▶ **To be done**: Can you copy the passage of the Perkins County Canal article word for word, starting with "LINCOLN — Gov." and going on through "the Nebraska Examiner)"?

▶ **Text extract**:
Ricketts doubles down on Perkins County canal project, says delay helps Colorado

Colorado spokesman blasts canal as ‘boondoggle’ and ‘huge waste’ of tax dollars

By: - March 2, 2022 1:49 pm
ricketts press conference

Gov. Pete Ricketts (Paul Hammel/Nebraska Examiner)

LINCOLN — Gov. Pete Ricketts and the state’s top water official doubled down Wednesday on the need to build a $500 million canal on the South Platte River, saying that delaying the work would hurt Nebraska.

“Delay only benefits Colorado,” the governor said at a morning news conference.

That brought a strong retort later Wednesday from a spokesman for Colorado Gov. Jared Polis, who called the canal “a boondoggle” and a “huge waste of taxpayer dollars.”

Ricketts spoke to reporters as the Legislature’s Appropriations Committee is planning to allocate only $22.5 million in planning funds for the proposed Perkins County Canal and as Nebraska water officials are engaging in at least some talks with their counterparts in Colorado.

Sens. Wendy DeBoer and John Stinner
Sen. John Stinner at the Nebraska Legislature (Rebecca S. Gratz for the Nebraska Examiner)

State Sen. John Stinner, chair of Appropriations, has said he can’t support earmarking a half-billion dollars in state funds to a project before a study has been done to determine whether it’s feasible.

But the governor and Tom Riley, the director of the Nebraska Department of Natural Resources, told reporters Wednesday that any delay would just allow Colorado to move forward with more projects that consume Nebraska’s allocation. 

Time to ‘push forward’

Ricketts said Colorado has responded to Nebraska’s effort to revive the long-dormant Perkins County Canal project by introducing legislation to accelerate water projects that draw water from the South Platte for the growing Front Range.

▶ **Entries shown**:
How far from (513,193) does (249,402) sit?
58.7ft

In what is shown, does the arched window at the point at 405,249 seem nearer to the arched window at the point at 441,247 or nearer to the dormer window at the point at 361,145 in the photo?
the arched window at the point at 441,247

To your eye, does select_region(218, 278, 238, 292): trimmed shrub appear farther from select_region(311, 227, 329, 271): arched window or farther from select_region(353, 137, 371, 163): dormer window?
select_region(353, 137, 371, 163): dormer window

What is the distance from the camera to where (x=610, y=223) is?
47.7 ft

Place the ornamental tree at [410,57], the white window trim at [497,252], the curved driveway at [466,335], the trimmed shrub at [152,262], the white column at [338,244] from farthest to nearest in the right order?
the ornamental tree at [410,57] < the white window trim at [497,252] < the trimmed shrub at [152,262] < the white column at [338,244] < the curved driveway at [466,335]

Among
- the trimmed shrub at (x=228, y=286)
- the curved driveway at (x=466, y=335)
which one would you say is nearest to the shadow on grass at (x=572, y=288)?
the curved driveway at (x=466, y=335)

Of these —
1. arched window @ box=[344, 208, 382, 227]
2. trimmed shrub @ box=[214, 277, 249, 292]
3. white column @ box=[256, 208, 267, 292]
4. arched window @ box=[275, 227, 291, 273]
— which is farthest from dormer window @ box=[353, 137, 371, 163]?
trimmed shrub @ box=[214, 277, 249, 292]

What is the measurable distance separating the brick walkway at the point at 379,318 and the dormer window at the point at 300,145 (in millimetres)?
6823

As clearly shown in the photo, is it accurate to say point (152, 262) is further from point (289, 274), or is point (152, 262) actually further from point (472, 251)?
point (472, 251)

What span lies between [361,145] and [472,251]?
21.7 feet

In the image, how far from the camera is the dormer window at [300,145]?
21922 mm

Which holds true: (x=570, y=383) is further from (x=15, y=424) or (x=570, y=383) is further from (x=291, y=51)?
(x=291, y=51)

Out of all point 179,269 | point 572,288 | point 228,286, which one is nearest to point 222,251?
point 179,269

▶ **Written solution**:
LINCOLN — Gov. Pete Ricketts and the state’s top water official doubled down Wednesday on the need to build a $500 million canal on the South Platte River, saying that delaying the work would hurt Nebraska.

“Delay only benefits Colorado,” the governor said at a morning news conference.

That brought a strong retort later Wednesday from a spokesman for Colorado Gov. Jared Polis, who called the canal “a boondoggle” and a “huge waste of taxpayer dollars.”

Ricketts spoke to reporters as the Legislature’s Appropriations Committee is planning to allocate only $22.5 million in planning funds for the proposed Perkins County Canal and as Nebraska water officials are engaging in at least some talks with their counterparts in Colorado.

Sens. Wendy DeBoer and John Stinner
Sen. John Stinner at the Nebraska Legislature (Rebecca S. Gratz for the Nebraska Examiner)